Polar crépusculaire diffusé sur Canal+ depuis le 23 avril 2012, Luther lance un flic aux méthodes peu orthodoxes (interprété par l'impressionnant Idris Elba, vu dans The Wire/Sur écoute) à la poursuite de tueurs psychopathes qui frappent au cœur de Londres. Une série captivante, qui ausculte les recoins les plus sombres de l'âme humaine – celle de son héros, John Luther, comme celle des tueurs qu'il traque –, sur fond de faits divers violents. Rencontre avec son créateur, Neil Cross, ancien scénariste de [MI-5] et auteur de thrillers à succès outre-Manche (1) .

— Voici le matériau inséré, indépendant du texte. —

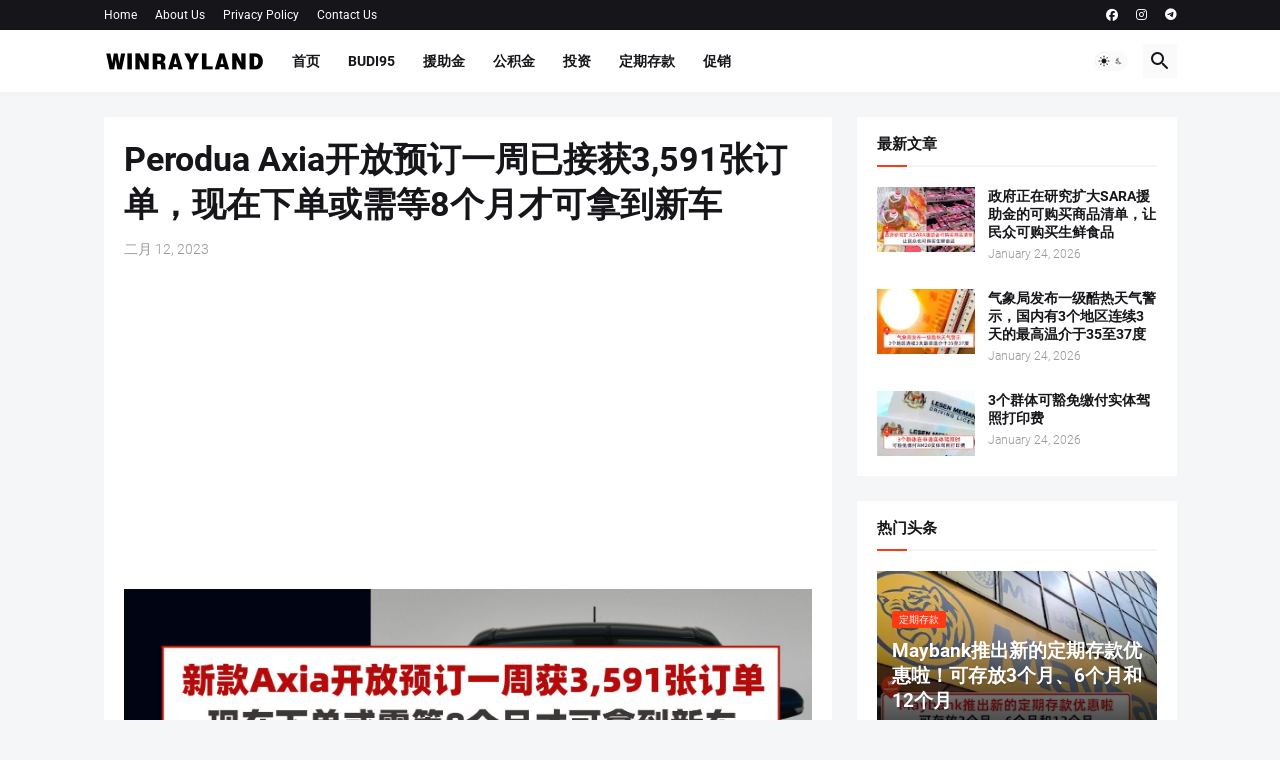

--- FILE ---
content_type: text/html; charset=utf-8
request_url: https://www.google.com/recaptcha/api2/aframe
body_size: 267
content:
<!DOCTYPE HTML><html><head><meta http-equiv="content-type" content="text/html; charset=UTF-8"></head><body><script nonce="1-YYYiSlFq1LZr5fXJpyfw">/** Anti-fraud and anti-abuse applications only. See google.com/recaptcha */ try{var clients={'sodar':'https://pagead2.googlesyndication.com/pagead/sodar?'};window.addEventListener("message",function(a){try{if(a.source===window.parent){var b=JSON.parse(a.data);var c=clients[b['id']];if(c){var d=document.createElement('img');d.src=c+b['params']+'&rc='+(localStorage.getItem("rc::a")?sessionStorage.getItem("rc::b"):"");window.document.body.appendChild(d);sessionStorage.setItem("rc::e",parseInt(sessionStorage.getItem("rc::e")||0)+1);localStorage.setItem("rc::h",'1769306575369');}}}catch(b){}});window.parent.postMessage("_grecaptcha_ready", "*");}catch(b){}</script></body></html>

Quelles sont vos sources d'inspiration pour le personnage de John Luther ?
Je suis un immense fan de Columbo. Peter Falk restera pour moi le plus grand acteur de l'histoire de la télévision. Au-delà de ça, la série elle-même m'a beaucoup inspiré par sa construction inhabituelle. L'enjeu dans Columbo n'est pas « qui a tué ? », mais « comment coincer celui qui a tué ? ». C'est une sorte de polar inversé, qui commence par la révélation du coupable. J'ai également fait quelques emprunts à Sherlock Holmes, dont j'aime le côté intellectuel, le plaisir qu'il prend à collecter des indices. Mais, pour John Luther, ses enquêtes n'ont rien d'un jeu ; il est beaucoup plus dans l'analyse psychologique de ses adversaires.

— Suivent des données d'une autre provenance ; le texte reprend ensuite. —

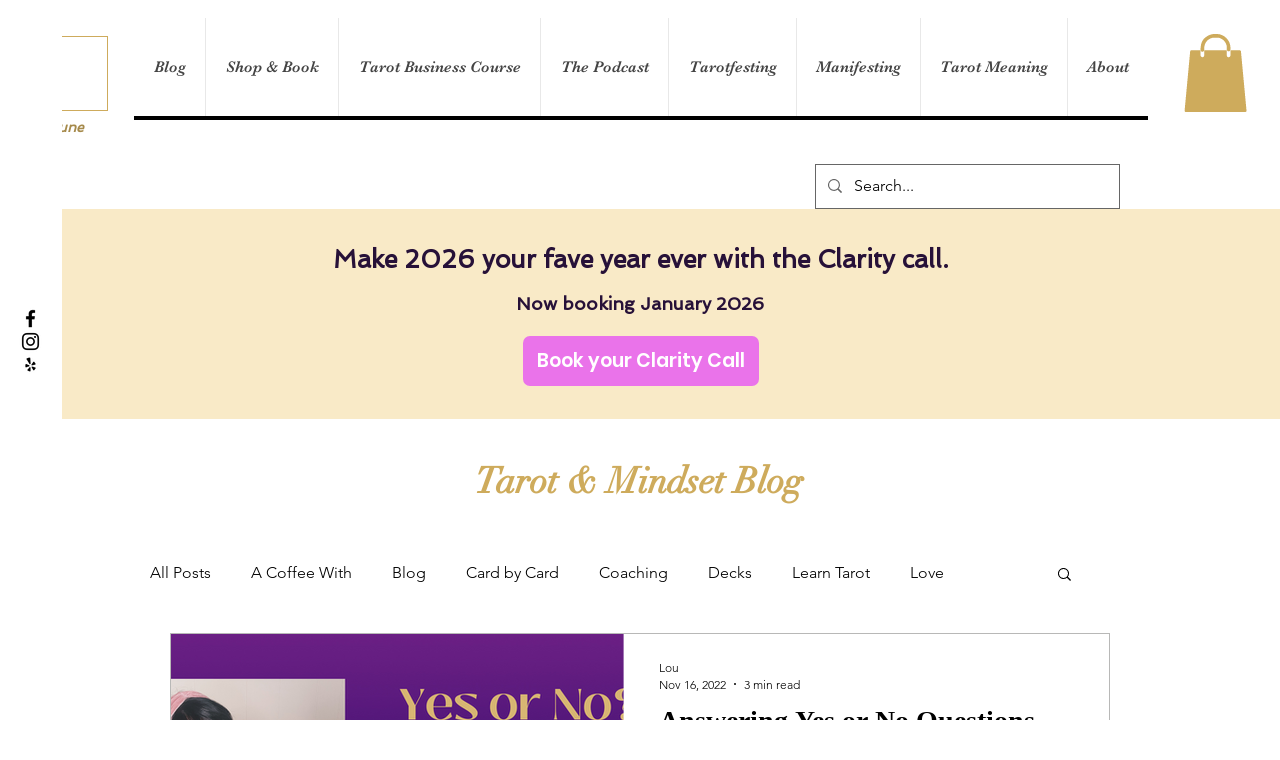

--- FILE ---
content_type: text/html; charset=utf-8
request_url: https://www.google.com/recaptcha/api2/aframe
body_size: 269
content:
<!DOCTYPE HTML><html><head><meta http-equiv="content-type" content="text/html; charset=UTF-8"></head><body><script nonce="G02VaEYWzUJKDKauUzBihQ">/** Anti-fraud and anti-abuse applications only. See google.com/recaptcha */ try{var clients={'sodar':'https://pagead2.googlesyndication.com/pagead/sodar?'};window.addEventListener("message",function(a){try{if(a.source===window.parent){var b=JSON.parse(a.data);var c=clients[b['id']];if(c){var d=document.createElement('img');d.src=c+b['params']+'&rc='+(localStorage.getItem("rc::a")?sessionStorage.getItem("rc::b"):"");window.document.body.appendChild(d);sessionStorage.setItem("rc::e",parseInt(sessionStorage.getItem("rc::e")||0)+1);localStorage.setItem("rc::h",'1768994735382');}}}catch(b){}});window.parent.postMessage("_grecaptcha_ready", "*");}catch(b){}</script></body></html>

Luther est une série très sombre. Qu'est-ce qui vous fascine dans la noirceur de l'âme humaine ?
J'ai toujours été attiré par les antihéros. J'aime ces personnages qui s'attaquent à plus forts qu'eux, qui ont les yeux plus gros que le ventre. Je trouve, par exemple, Han Solo bien plus intéressant que Luke Skywalker. Les criminels psychopathes que Luther affronte n'incarnent pas un fantasme, ils ne sont pas la manifestation d'une violence que je cacherais en moi : ils sont, au contraire, l'expression de mes peurs les plus terribles.
Leur folie est parfois exagérée. Ils semblent davantage sortis d'une BD que de la réalité...

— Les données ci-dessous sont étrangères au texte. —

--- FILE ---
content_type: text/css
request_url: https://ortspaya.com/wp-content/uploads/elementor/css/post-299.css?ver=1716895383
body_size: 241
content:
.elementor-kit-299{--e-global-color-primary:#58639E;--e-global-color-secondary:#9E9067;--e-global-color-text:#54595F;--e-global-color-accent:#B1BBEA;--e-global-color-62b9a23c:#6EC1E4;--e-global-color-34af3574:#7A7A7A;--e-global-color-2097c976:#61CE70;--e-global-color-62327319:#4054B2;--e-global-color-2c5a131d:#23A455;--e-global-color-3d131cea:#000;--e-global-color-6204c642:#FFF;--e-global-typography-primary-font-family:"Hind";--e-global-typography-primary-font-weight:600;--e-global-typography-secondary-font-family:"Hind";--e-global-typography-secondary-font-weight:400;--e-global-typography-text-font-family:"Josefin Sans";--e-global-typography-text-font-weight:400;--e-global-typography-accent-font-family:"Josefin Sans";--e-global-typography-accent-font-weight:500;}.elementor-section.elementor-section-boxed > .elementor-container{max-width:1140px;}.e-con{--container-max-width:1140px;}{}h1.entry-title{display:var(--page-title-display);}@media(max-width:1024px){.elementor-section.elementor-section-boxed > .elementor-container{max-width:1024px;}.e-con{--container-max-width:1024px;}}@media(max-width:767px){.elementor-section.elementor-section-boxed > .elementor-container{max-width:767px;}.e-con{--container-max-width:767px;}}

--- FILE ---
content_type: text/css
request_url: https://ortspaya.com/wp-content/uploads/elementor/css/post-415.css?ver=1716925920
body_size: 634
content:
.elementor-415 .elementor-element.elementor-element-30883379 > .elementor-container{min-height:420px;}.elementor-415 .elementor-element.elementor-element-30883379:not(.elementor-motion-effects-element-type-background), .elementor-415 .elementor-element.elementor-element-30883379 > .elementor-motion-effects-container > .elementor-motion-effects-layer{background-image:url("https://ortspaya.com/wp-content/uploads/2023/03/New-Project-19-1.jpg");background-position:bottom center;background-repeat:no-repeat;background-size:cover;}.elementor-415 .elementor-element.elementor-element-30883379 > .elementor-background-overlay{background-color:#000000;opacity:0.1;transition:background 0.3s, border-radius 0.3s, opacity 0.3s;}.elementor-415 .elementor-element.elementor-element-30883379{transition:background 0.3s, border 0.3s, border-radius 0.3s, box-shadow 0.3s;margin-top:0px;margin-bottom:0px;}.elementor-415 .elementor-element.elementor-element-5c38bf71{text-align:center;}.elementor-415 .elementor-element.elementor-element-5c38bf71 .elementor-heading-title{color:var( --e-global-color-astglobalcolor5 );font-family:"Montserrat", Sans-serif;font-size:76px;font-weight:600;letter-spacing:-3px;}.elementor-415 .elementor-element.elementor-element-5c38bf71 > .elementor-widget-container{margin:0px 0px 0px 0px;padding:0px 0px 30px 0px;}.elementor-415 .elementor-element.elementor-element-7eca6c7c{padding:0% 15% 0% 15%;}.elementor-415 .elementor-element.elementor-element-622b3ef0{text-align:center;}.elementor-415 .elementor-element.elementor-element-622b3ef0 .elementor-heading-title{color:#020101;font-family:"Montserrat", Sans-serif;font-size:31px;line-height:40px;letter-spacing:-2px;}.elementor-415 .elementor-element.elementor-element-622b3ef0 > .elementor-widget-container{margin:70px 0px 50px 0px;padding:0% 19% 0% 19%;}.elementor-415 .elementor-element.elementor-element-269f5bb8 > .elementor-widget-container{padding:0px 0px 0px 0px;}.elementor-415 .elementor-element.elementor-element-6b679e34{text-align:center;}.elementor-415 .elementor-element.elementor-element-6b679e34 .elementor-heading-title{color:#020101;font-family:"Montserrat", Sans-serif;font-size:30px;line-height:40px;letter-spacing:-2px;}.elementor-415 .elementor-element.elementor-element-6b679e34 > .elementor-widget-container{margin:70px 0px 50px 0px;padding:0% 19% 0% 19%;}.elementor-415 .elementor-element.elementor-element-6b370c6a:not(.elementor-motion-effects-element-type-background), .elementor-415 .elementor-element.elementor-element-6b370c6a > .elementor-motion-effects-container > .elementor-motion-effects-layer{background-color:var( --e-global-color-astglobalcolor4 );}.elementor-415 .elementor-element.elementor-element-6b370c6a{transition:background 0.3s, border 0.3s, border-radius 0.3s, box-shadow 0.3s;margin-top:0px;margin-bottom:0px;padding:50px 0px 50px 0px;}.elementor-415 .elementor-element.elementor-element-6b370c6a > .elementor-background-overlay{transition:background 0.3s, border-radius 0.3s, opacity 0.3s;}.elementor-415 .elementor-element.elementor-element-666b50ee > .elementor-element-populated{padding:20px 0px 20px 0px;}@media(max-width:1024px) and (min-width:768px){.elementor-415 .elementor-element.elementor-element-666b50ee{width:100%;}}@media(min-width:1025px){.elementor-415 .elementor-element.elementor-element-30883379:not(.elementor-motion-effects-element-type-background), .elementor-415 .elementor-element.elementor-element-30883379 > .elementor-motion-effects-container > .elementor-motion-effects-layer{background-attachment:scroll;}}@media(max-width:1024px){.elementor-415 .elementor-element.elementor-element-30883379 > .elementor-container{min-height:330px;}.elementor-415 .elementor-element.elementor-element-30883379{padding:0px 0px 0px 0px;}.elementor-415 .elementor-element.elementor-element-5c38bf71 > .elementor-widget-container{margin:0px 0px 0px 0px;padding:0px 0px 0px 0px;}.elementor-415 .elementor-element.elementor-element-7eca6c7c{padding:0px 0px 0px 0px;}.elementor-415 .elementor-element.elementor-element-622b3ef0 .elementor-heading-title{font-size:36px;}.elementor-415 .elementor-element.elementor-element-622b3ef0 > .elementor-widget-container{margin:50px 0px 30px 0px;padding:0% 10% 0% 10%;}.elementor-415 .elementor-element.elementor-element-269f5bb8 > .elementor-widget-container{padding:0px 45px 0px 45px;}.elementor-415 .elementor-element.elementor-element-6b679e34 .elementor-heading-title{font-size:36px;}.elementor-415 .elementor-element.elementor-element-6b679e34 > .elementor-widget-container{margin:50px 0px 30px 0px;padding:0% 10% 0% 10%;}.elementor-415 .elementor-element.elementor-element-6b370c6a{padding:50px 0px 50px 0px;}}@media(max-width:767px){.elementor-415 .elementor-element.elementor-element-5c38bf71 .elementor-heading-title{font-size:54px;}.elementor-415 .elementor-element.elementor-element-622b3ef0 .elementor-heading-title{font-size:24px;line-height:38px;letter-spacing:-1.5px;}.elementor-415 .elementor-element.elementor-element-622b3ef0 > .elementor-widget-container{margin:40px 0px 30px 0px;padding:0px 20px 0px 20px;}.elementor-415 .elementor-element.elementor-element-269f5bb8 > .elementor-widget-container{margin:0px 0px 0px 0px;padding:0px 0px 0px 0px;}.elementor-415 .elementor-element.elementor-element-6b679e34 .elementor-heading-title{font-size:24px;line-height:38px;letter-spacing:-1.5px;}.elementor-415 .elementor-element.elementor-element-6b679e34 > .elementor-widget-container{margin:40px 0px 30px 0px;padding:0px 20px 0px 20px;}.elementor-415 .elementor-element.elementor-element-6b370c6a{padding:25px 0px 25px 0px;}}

Il y a un aspect « roman graphique » dans Luther. Les « méchants » ont ce côté excessif, les ombres sont soulignées, les couleurs sont plus dures, le mal est plus poisseux. Pour autant, la majorité des histoires que je raconte s'inspirent de faits divers. Si nous n'avions pas ce lien au monde réel, la série ne serait pas aussi effrayante.
Dans Luther, la violence est omniprésente, mais parfois juste suggérée...
Je veux manipuler le téléspectateur, jouer avec ses peurs, et plus particulièrement avec une certaine anxiété urbaine. Si vous mettez en scène un événement qui semble intime, quotidien au téléspectateur, vous l'effrayez d'autant plus. Quand un psychopathe s'attaque à une station-service ou à un immeuble de bureaux, le téléspectateur se met aisément à la place des victimes. C'est l'aspect domestique du crime plus que sa violence qui provoque le choc.
Luther ne serait-il pas une sorte de polar terroriste ?
C'est tout à fait ça. Quand j'ai créé Luther, j'avais envie d'une série où les meurtres seraient des actes de terrorisme. Et je voulais, dans mon écriture, utiliser les mêmes méthodes, les mêmes outils que les terroristes. J'aime rendre les gens anxieux, qu'ils ne se sentent pas en sécurité chez eux...
Et qu'incarne John Luther dans tout ça ?
Il représente le public. Nous avons tous été témoins un jour d'une agression, d'une bagarre, et nous nous sommes dit : « Il faut que je fasse quelque chose », sans pour autant intervenir. John Luther est ce « nous » qui prend la bonne décision et intervient, quelles que soient les conséquences. Il est comme nous, mais il est aussi le meilleur d'entre nous, et il en paie le prix fort.